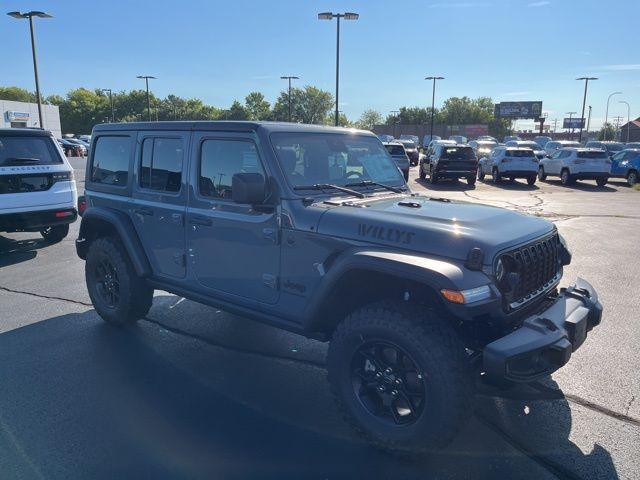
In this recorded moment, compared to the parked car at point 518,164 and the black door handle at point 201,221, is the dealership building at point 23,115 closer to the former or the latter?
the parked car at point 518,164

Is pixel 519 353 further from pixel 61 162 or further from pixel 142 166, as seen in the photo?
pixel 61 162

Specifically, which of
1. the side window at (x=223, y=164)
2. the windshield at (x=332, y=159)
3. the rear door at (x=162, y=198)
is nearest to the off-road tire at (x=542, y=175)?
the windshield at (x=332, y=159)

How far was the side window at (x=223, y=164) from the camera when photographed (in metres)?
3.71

┄┄┄┄┄┄┄┄┄┄┄┄┄┄┄┄┄┄┄┄

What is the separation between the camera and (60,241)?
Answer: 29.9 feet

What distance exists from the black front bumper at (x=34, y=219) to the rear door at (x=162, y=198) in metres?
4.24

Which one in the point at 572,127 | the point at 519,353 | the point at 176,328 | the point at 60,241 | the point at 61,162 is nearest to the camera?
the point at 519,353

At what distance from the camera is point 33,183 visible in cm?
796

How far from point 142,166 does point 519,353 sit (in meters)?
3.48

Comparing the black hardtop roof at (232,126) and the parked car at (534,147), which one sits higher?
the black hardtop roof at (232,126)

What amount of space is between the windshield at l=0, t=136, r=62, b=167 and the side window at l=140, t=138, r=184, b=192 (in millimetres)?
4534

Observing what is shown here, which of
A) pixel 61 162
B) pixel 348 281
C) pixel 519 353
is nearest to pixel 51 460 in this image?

┄┄┄┄┄┄┄┄┄┄┄┄┄┄┄┄┄┄┄┄

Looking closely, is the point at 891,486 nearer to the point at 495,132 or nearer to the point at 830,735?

┄┄┄┄┄┄┄┄┄┄┄┄┄┄┄┄┄┄┄┄

PROBLEM: Rewrite the records in the stretch from the line containing "At what distance" through the line containing "is nearest to pixel 51 460 in this image?", substituting "rear window" for "side window" and leaving everything else unchanged. Give only those lines.

TASK OUTPUT:
At what distance from the camera is point 33,183 visible in cm?
796

How far from point 142,166 does point 519,353 sit (in meters)?
3.48

Comparing the black hardtop roof at (232,126) and the parked car at (534,147), which one sits higher?
the black hardtop roof at (232,126)

What amount of space is between the windshield at l=0, t=136, r=62, b=167 and the rear window at l=140, t=138, r=184, b=192 (in millimetres)?
4534

Observing what is shown here, which of
A) pixel 61 162
B) pixel 348 281
C) pixel 519 353
is nearest to pixel 51 460 in this image?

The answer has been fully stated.